The fragile embryo deploys its own immune system to survive in its earliest days.

(CN) — Survival, if done right, can go completely unnoticed. A bird corrects its direction midflight to avoid a predator and an athlete stops to avoid being tackled or to catch a ball. These complex motions are done for survival, either instinctively or through force.

On a molecular level, the immune system fights infections and disease. But in the beginning, before any of that complex system develops, there is only the fragile embryo. And it must defend itself to survive.

In the first hours of development, the embryo mounts its own defense with the help of cells that act like a security system. These cells find, eat and destroy defective cells to help the embryo’s survival according to researchers from the Center for Genomic Regulation (CGR) in Barcelona, Spain, who report on this biological process in a study published Wednesday in the journal Nature.

This cycle occurs thanks to the arm-like protrusions on the surface of the epithelial cells. The dying cells are then eaten in a process known as phagocytosis, where a cell membrane devours particles for its survival.

Let’s rewind a moment to the first few hours of the embryo as it forms. Cell division begins and cellular errors can occur during this cycle due to environmental stress. Researchers say this is the cause of sporadic cell death and one of the major causes of an embryo not developing. Researchers used a four-dimensional imaging of a cell underdoing its development cycle.

A lot is riding on the safety of the embryo, but it is unable to develop its own specialized cells that make up the immune system. The question becomes whether embryos have a process for riding dying cells to improve its chance for survival.

Thanks to a high-resolution time lapse, a zebrafish and mouse embryo, researchers recorded the earliest tissues formed on the surface of embryo that act as the defense it needs to survive.
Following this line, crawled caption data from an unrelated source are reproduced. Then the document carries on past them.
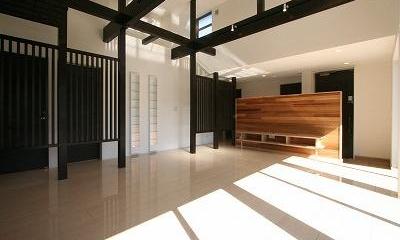 勾配天井と格子の見えるLDK|赤坂町の平屋~平屋を活かした高天井のある住まい
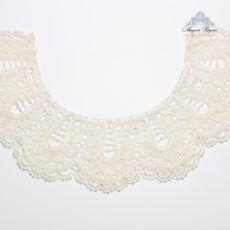 Lace collar 71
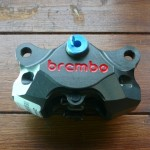 ブレンボ HPK 2P CNCリアキャリパー 84mm 120.A441.10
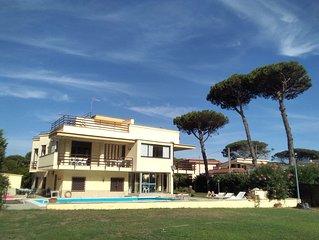 Villa-piscina privata; 30  minuti da Napoli giardino 2000 mq.;14 posti letto;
This defense system is akin to a buffet.

"The cells cooperate mechanically; like people distributing food around the dining table before tucking into their meal, we found that epithelial cells push defective cells towards other epithelial cells, speeding up the removal of dying cells," Dr. Esteban Hoijman, first and co-corresponding author of the paper, said in a statement.

In essence, the process plays out like a mechanical cooperation rather than the well-documented chemical process that happens between cells.

Dr. Verena Ruprecht with CRG and senior author of the paper said the research may have important applications to the study of screening methods used in fertility clinics.

“Here we propose a new evolutionarily conserved function for epithelia as efficient scavengers of dying cells in the earliest stages of vertebrate embryogenesis,” Ruprecht said in a statement.